Attualmente Kato-ki si occupa di risparmio e credito, agricoltura, allevamento ed artigianato e progetti educativi  e sanitari. Gli scopi di Kato-Ki, che significa "aiutiamoci", e che raggruppa 15.000 soci sparsi in tutto il Guatemala, sono quelli di favorire lo sviluppo integrale dei suoi membri e della popolazione che abita nelle aree di influenza della cooperativa, dare consulenza ai produttori per migliorare la qualità dei prodotti pur mantenendone le caratteristiche originarie, cercare nuovi mercati, formare i soci in materia di agricoltura e di allevamento, essere fonte di credito accessibile. Kato-ki ha realizzato vari progetti tra questi la costruzione del Centro Educativo Monte Cristo, che offre ai giovani preparazione scolastica e professionale, si occupa di progetti di appoggio all'educazione e di turismo alternativo. La Cooperativa Kato-Ki nel suo intervento, si è ispirata fin dall’inizio ad alcuni principi fondamentali: rispetto e salvaguardia della tradizione popolare, con particolare attenzione alla terra, cui la cultura indigena attribuisce profondo valore; ricerca di una forma culturale che, di fronte all’affermarsi della modernità - globalizzazione, consenta alle popolazioni indigene l’inserimento nella nuova realtà mondiale senza rinunciare al proprio patrimonio culturale ed alla propria cosmovisione. La Cooperativa ha, allora, agito su due piani:
» mantenimento e promozione della piccola proprietà contadina indigena, possibilmente in forma comunitaria: la proprietà della terra deve essere giuridicamente garantita, avere dimensioni che consentano una vita dignitosa a chi la lavora, accogliere una nuova cultura della coltivazione, non già una diversa cultura della terra.

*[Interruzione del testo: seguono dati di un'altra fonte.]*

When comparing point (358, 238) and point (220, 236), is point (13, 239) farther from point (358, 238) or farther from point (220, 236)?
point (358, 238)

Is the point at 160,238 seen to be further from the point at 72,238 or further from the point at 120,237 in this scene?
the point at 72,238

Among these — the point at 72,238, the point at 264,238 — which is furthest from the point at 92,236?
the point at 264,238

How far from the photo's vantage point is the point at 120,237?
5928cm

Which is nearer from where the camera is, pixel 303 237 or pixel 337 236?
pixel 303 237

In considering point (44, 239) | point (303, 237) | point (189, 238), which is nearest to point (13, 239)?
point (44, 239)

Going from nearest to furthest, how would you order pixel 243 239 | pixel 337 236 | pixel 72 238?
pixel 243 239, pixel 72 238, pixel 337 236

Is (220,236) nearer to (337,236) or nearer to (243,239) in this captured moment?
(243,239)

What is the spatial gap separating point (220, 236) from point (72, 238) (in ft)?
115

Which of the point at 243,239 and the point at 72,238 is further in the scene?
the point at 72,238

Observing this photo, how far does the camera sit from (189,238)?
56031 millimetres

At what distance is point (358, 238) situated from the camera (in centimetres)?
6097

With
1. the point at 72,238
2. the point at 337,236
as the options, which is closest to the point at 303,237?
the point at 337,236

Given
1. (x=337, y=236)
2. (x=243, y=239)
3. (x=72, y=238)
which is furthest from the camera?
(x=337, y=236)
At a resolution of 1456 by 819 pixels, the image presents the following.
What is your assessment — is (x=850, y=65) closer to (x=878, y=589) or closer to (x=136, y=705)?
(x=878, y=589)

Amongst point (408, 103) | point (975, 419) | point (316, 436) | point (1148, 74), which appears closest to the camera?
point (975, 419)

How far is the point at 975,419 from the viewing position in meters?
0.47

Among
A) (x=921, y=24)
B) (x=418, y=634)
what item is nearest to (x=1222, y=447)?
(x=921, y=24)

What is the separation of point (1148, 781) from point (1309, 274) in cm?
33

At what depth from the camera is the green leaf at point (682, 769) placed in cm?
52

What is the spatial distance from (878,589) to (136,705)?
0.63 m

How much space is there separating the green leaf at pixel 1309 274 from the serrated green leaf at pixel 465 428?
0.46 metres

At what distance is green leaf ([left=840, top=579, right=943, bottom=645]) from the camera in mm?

» offerta di una possibilità educativa e di istruzione scolastica che garantisca l’avvenire dei figli ed il loro inserimento nella società: creando opportunità di lavoro; preparando i quadri medi, indispensabili per un profondo cambiamento della situazione politica, economica e sociale (sindaci, leaders popolari, operatori sanitari, quadri politici, piccoli e medi imprenditori…); aprendo l’accesso a ruoli dirigenziali per i cittadini capaci, indipendentemente dalla loro origine etnica.
Progetti Turismo Alternativo:
Dopo alcuni anni di relazioni con paesi stranieri, Kato-ki ha deciso di realizzare un turismo alternativo come un'agenzia di turismo tradizionale, che però realizza anche incontri culturali, visite a progetti , contatti diretti e concreti con la realtà del paese.
E soprattutto, il contatto umano con i bambini, i contadini, le donne, le famiglie, gli abitanti locali, che condividano con il turista momenti della propria vita quotidiana.  Si tratta di alloggiare in piccole strutture familiari a prezzi molto bassi, molto semplici ma puliti. Questo lavoro di agenzia viene realizzato in coordinamento con la Planet Viaggi, con il cui appoggio, si offre la possibilità di far conoscere le bellezze del paese, ed anche la sua realtà socio-culturale, affinché il turista sia consapevole dell'aiuto che può offrire con il suo viaggio alle iniziative realizzate da Kato - Ki.